Please make an exact copy of the lines from the one holding "Raised Garden Layout" through the end of the data, both ends included, with no pictures.

Input for this task
[Start of Attachment]

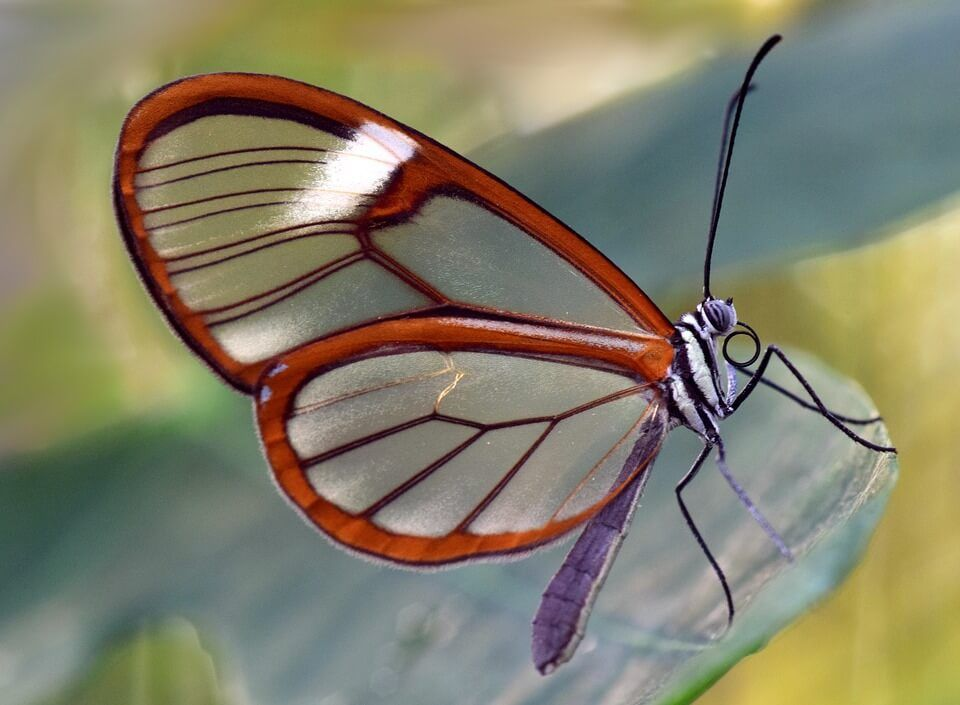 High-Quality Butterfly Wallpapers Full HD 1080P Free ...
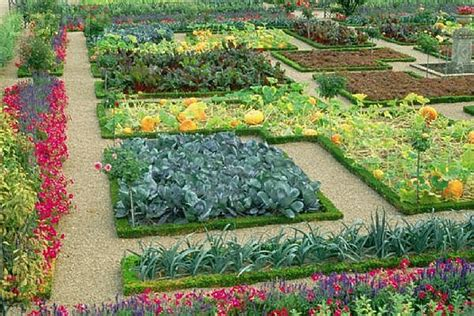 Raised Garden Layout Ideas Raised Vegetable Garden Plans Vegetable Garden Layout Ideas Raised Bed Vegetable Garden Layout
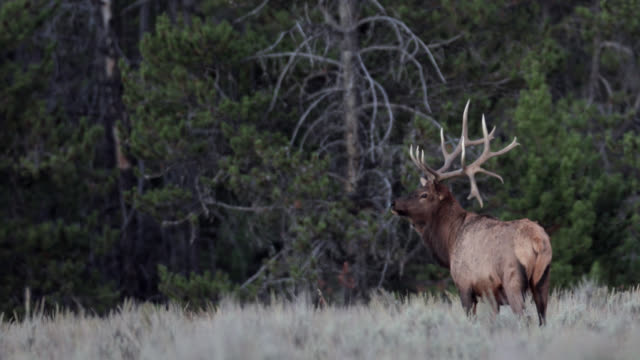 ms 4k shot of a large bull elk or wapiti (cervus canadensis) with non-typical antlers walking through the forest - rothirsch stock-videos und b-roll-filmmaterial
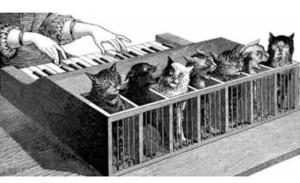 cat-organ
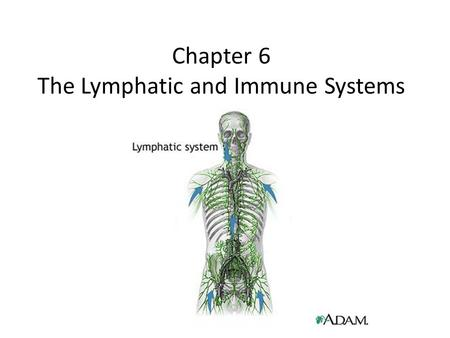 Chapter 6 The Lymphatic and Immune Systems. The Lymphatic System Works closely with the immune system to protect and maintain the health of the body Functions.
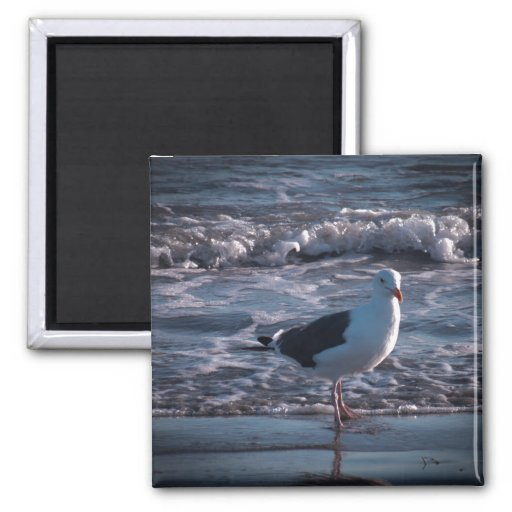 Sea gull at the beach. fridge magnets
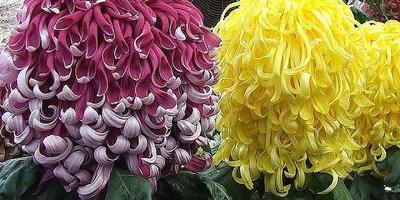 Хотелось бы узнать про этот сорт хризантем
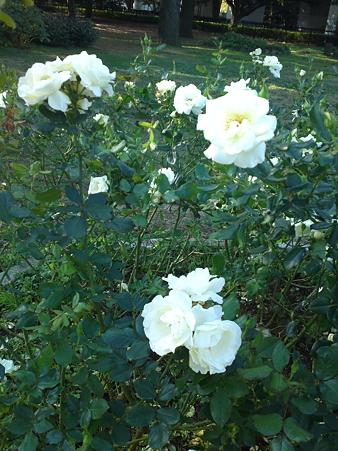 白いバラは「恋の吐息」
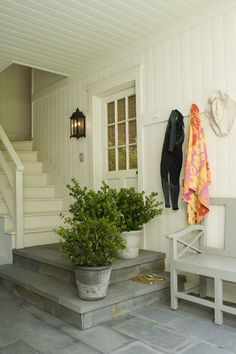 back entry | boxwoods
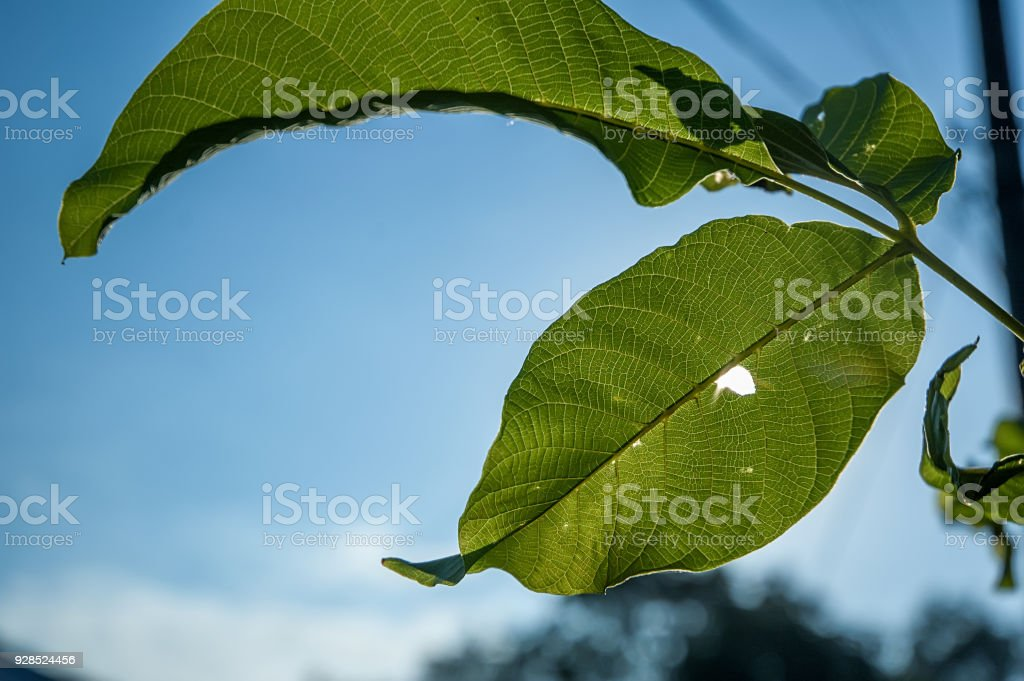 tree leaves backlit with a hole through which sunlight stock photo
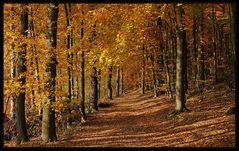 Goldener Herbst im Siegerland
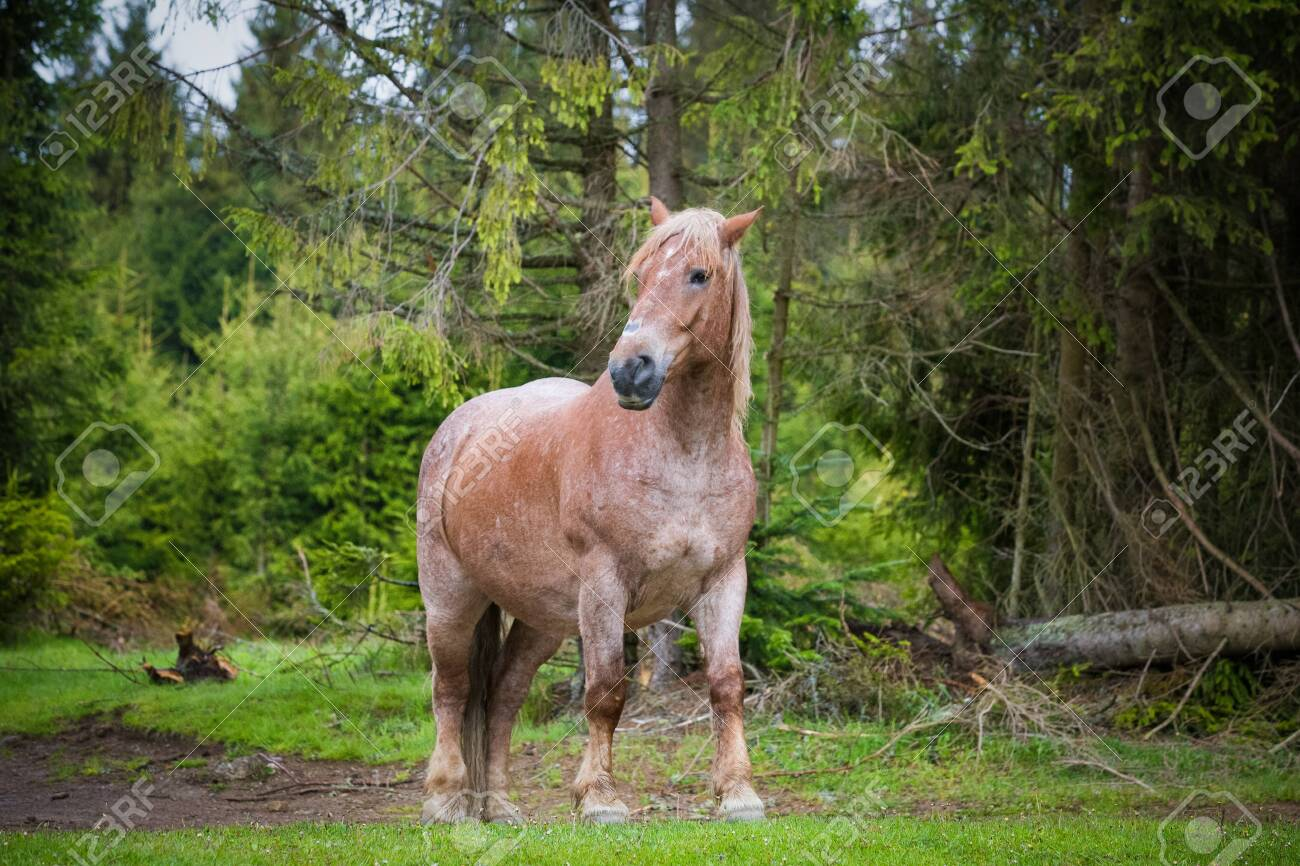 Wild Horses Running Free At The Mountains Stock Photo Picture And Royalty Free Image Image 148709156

[End of Attachment]

Output for this exercise
 Raised Garden Layout Ideas Raised Vegetable Garden Plans Vegetable Garden Layout Ideas Raised Bed Vegetable Garden Layout
 ms 4k shot of a large bull elk or wapiti (cervus canadensis) with non-typical antlers walking through the forest - rothirsch stock-videos und b-roll-filmmaterial
 cat-organ
 Chapter 6 The Lymphatic and Immune Systems. The Lymphatic System Works closely with the immune system to protect and maintain the health of the body Functions.
 Sea gull at the beach. fridge magnets
 Хотелось бы узнать про этот сорт хризантем
 白いバラは「恋の吐息」
 back entry | boxwoods
 tree leaves backlit with a hole through which sunlight stock photo
 Goldener Herbst im Siegerland
 Wild Horses Running Free At The Mountains Stock Photo Picture And Royalty Free Image Image 148709156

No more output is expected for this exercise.